TEXT EXCERPT:

- Opening Delimiter -

Prospective Dynamic 3D MRI Reconstruction via Latent-Space Motion Tracking from Single Measurement¶
Conference: CVPR 2026
Paper: CVF Open Access
Code: TBD
Area: Medical Imaging
Keywords: Prospective Reconstruction, Dynamic MRI, Manifold Learning, Deformation Vector Field, MR-guided Radiotherapy
TL;DR¶
PDMR learns a low-dimensional non-linear manifold of dynamic 3D MRI motion (Deformation Vector Field, DVF) offline. During online inference, it optimizes only a 12-dimensional latent vector using a single instantaneous k-space measurement. This enables real-time reconstruction of high-fidelity 3D images under ultra-sparse sampling for prospective applications such as MR-guided radiotherapy.
Background & Motivation¶
Background: MR-guided radiotherapy and interventional procedures require "prospective reconstruction"—reconstructing the patient's current 3D anatomy and motion state using only a single instantaneous spoke (one k-space measurement) acquired within the current latency window to guide treatment in real-time. Conversely, most existing methods focus on "retrospective reconstruction," which aggregates all time frames after the full sequence is acquired, utilizing spatio-temporal redundancy to fill undersampling gaps.
Limitations of Prior Work: Retrospective methods fail the two hard constraints of prospective scenarios: ultra-sparse measurement (\(n \ll m\), single spoke) and instantaneous runtime requirements (sub-second latency). Directly applying them results in either severe blurring (compressed sensing like GRASP loses anatomical details) or extrapolation failure (INR methods like SPINER tend to extrapolate past motion trends, outputting nearly static images at new time points).
Key Challenge: Speed requires a highly compressed motion representation with minimal online optimization parameters. However, compact linear representations (e.g., MR-MOTUS, DREME-MR, which decompose DVF into a few spatial bases; Prior-INR, which uses a hand-crafted discrete respiratory state manifold) fail to capture the non-linear and continuous nature of real physiological motion, leading to a collapse in accuracy and robustness under ultra-sparse sampling. A direct trade-off exists between the compactness of linear/discrete models and the expressiveness of non-linear motion.
Goal: To decompose the problem into two sub-tasks: (a) learning a robust motion prior from undersampled retrospective data, and (b) rapidly adapting this prior to low-latency prospective reconstruction at new time points.
Key Insight: The authors adopt a motion-compensated (MoCo) decomposition—splitting the dynamic image \(x_t = W(m, u_t)\) into a time-varying deformation field \(u_t\) and a static template image \(m\) (provided by a pre-scan as a patient-specific anatomical prior). Consequently, prospective reconstruction simplifies to "estimating only the current DVF" rather than reconstructing the full 3D volume from scratch. The core observation is that DVF is driven by a few physiological signals (e.g., respiration) and resides on a low-dimensional manifold.

- Closing Delimiter -

DATA BELOW:
- Opening Delimiter -

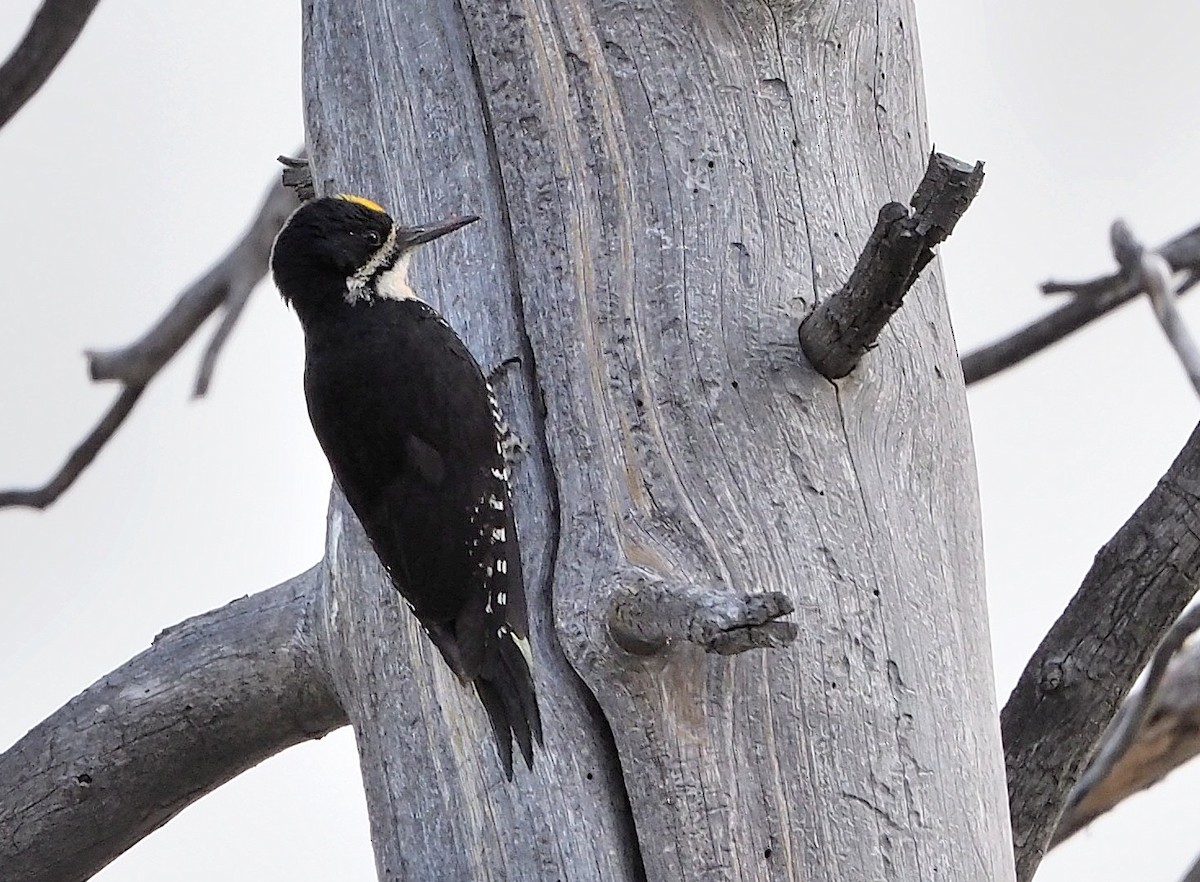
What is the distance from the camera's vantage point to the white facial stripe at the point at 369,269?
1788mm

- Closing Delimiter -

TASK OBJECTIVE:
Rewrite everything from "Background & Motivation¶" down to "fill undersampling gaps." in the MRI reconstruction summary, replacing "latency window" with "acquisition window".

SOLUTION FOR THIS PROBLEM:
Background & Motivation¶
Background: MR-guided radiotherapy and interventional procedures require "prospective reconstruction"—reconstructing the patient's current 3D anatomy and motion state using only a single instantaneous spoke (one k-space measurement) acquired within the current acquisition window to guide treatment in real-time. Conversely, most existing methods focus on "retrospective reconstruction," which aggregates all time frames after the full sequence is acquired, utilizing spatio-temporal redundancy to fill undersampling gaps.